Health Tourism Tops $80 Billion in 2017

Health Tourism Tops $80 Billion in 2017Health Tourism Tops $80 Billion in 2017

Every year, millions of tourists travel abroad for medical services, which has turned health tourism into one of the industries with the most economic profitability across the world.

According to a study by Dinamica del Turismo de Salud Internacional (International Health Tourism Dynamics), this sector reported an income of $84 billion last year.

It is estimated that some 14 million people travel abroad every year looking for health services, with an average expenditure that fluctuates between $3,800 and $6,000 per trip, including transportation and accommodation services.

The international health tourism sector has its origin in the economic crisis of countries between the 60s and 80s, mainly in the United States, which motivated retirees and veterans to look for medical treatment in Mexico and Cuba.

The leading cause for people going to other places to get healthcare services was the low cost. For example, savings in Mexico, compared to the USA, go from 36% to 89% for similar medical procedures and treatments.

As the World Health Organization states, dental services, cosmetic surgeries and fertility treatments are the most sought-after medical services. WHO also says that there is not one common definition for “health tourism”, leading every country to apply their development model according to their own definition.

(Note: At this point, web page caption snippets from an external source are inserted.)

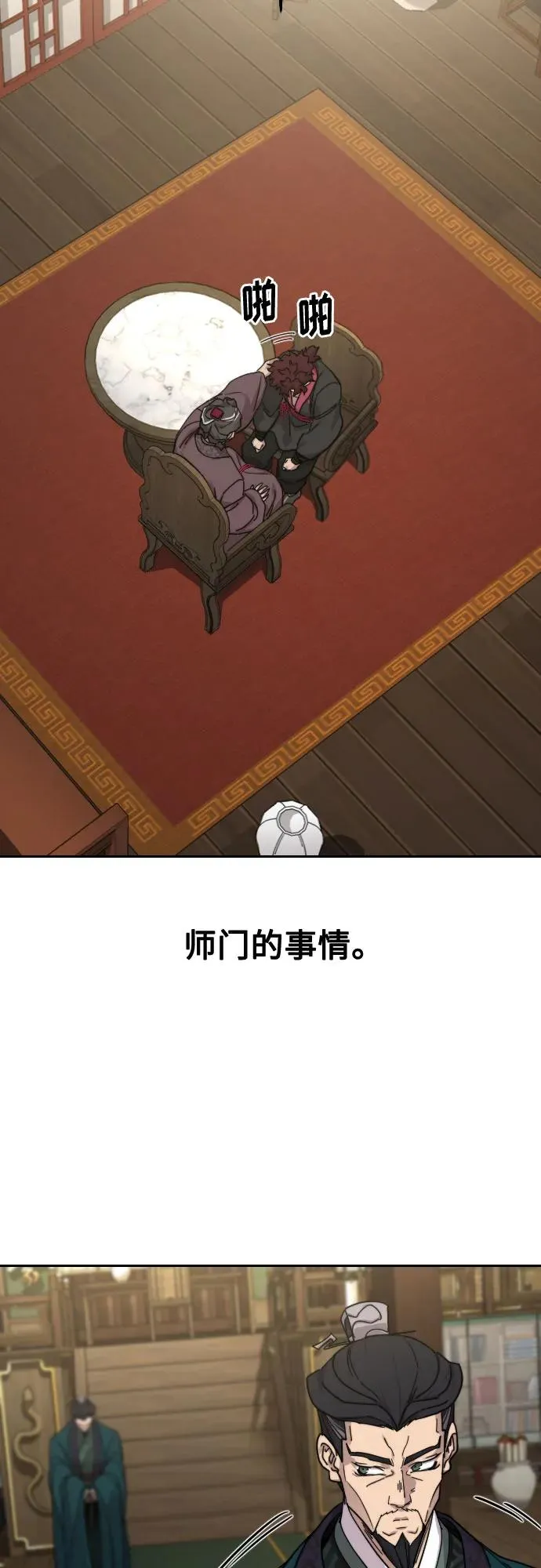 第151话 第74页
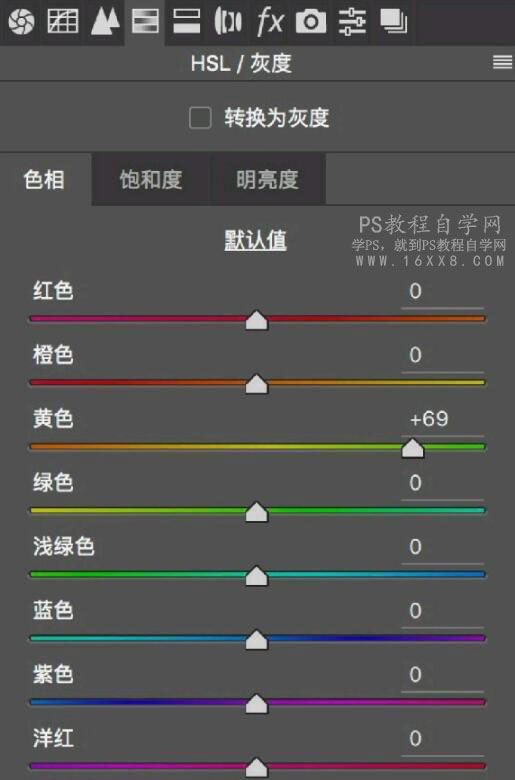 清新人像，通过LR打造充满日漫风格的花季人像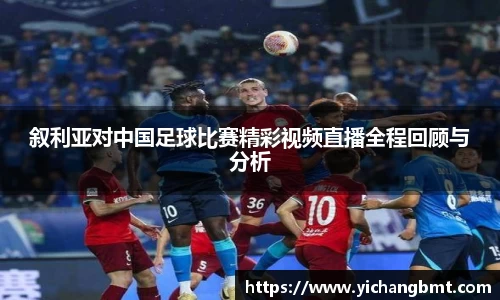 jn江南·体育登录入口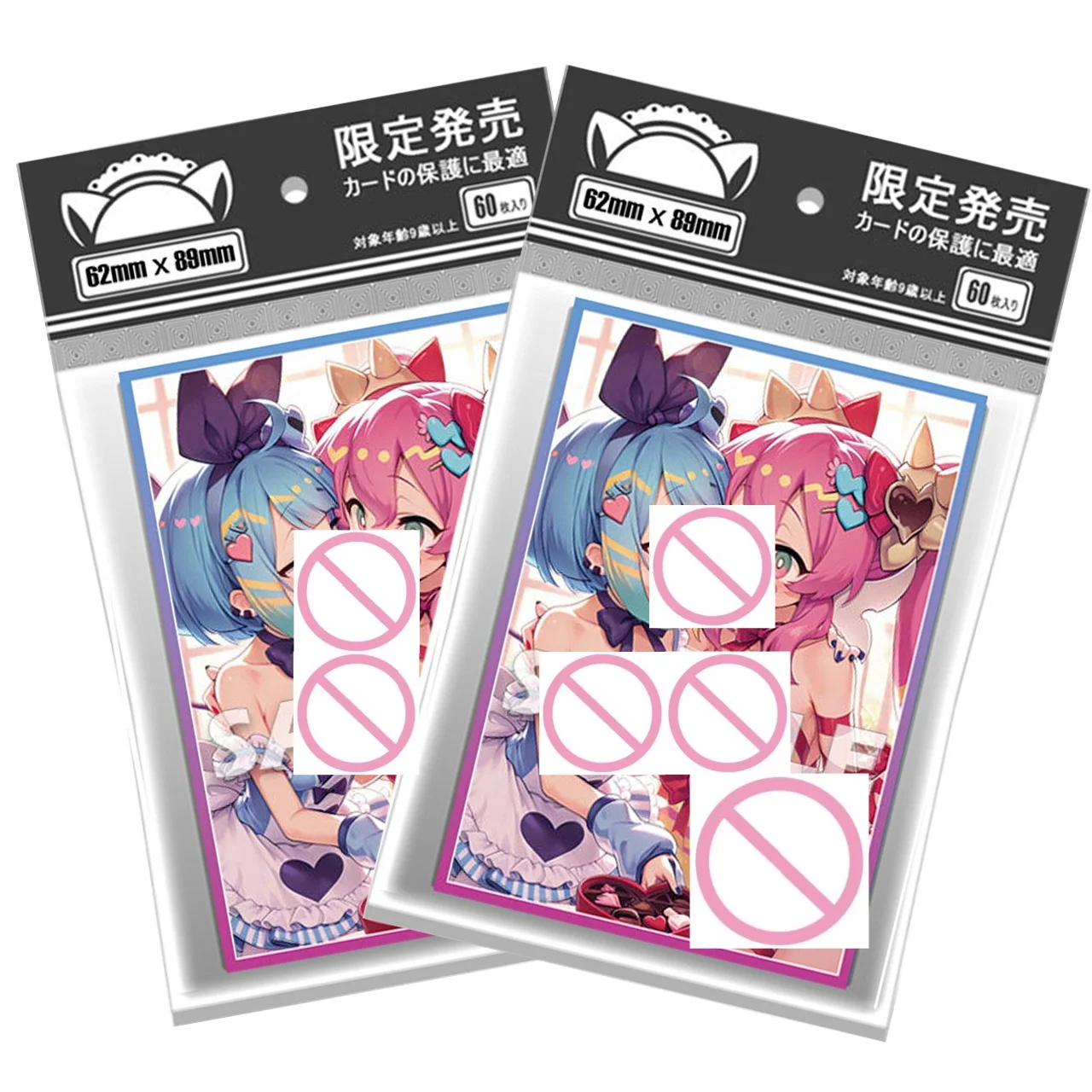 

Ю-Ги-О! Лимитированный выпуск: Коллекционный защитный футляр для карточек Laser Flash Live Twin Ki-sikil ко Дню святого Валентина, подарки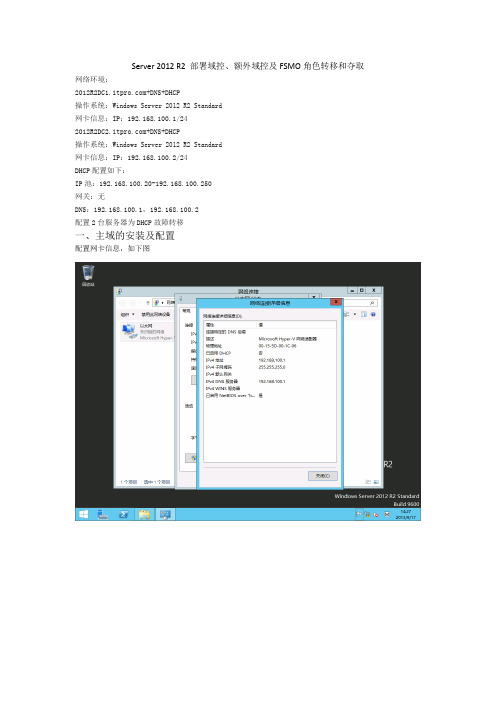 Server 2012 R2 部署域控、额外域控及FSMO角色转移和夺取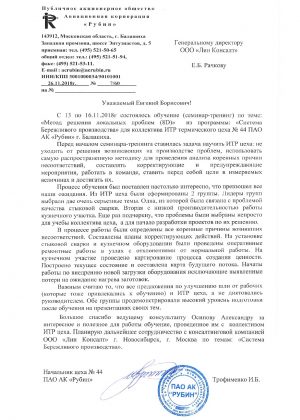 Отзыв_Рубин_Lean-Consult_8D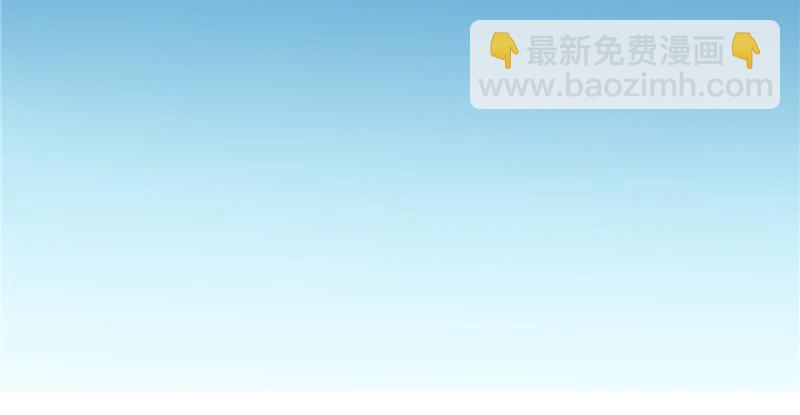 恰似寒光遇驕陽 - 第二十五話 那片星光(3/3) - 5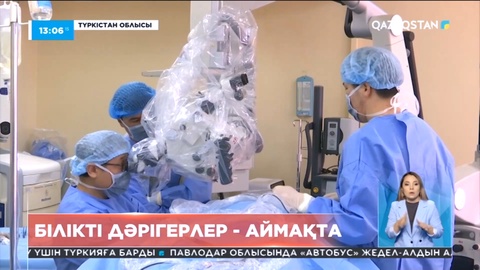 Еліміздің білікті мамандары Түркістан облысындағы науқастарды тексеруден өткізді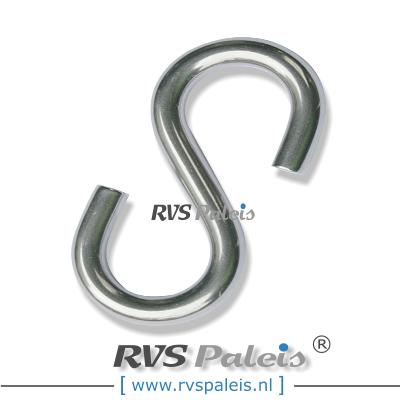 S-haak 5mm / per stuk
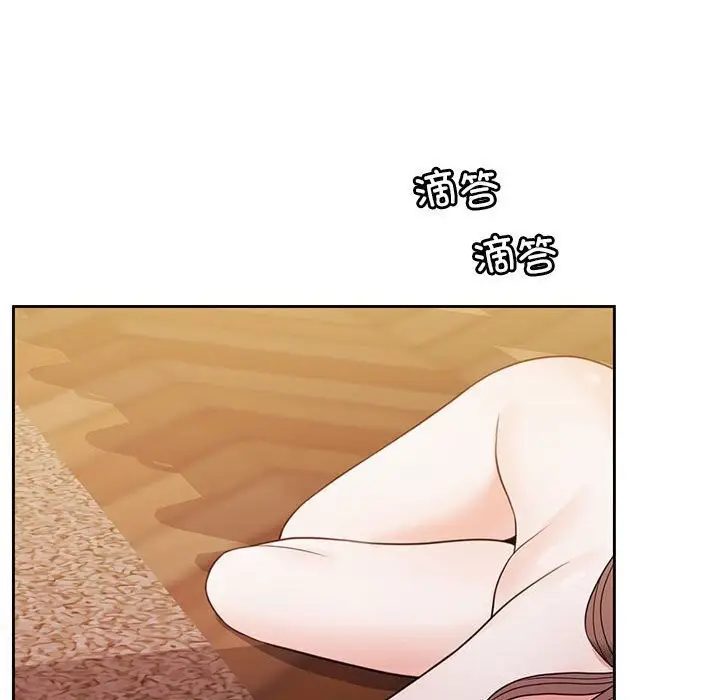 漫画《怀孕契约》第11话第39张图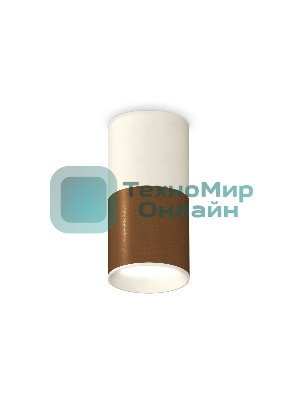 Светильник Ambrella Light XS6304060 SCF/SWH кофе песок/белый песок MR16 GU5.3  (C6304, C6301, A2010, N6101)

Some of the most important health tourism destinations are Costa Rica, India, Malaysia, Mexico, Singapore, South Korea, Taiwan, Thailand, Turkey and the US.

Insurance companies, medical institutions such as hospitals, clinics and health centers, as well as travel agencies, are all part of the structure that integrates the international health tourism sector, and the agreements between them allow medical tourism to grow exponentially.

Throughout the next decades, the senior population will increase in European countries and North America, which will further spur demand for these services in Latin America and South Asia.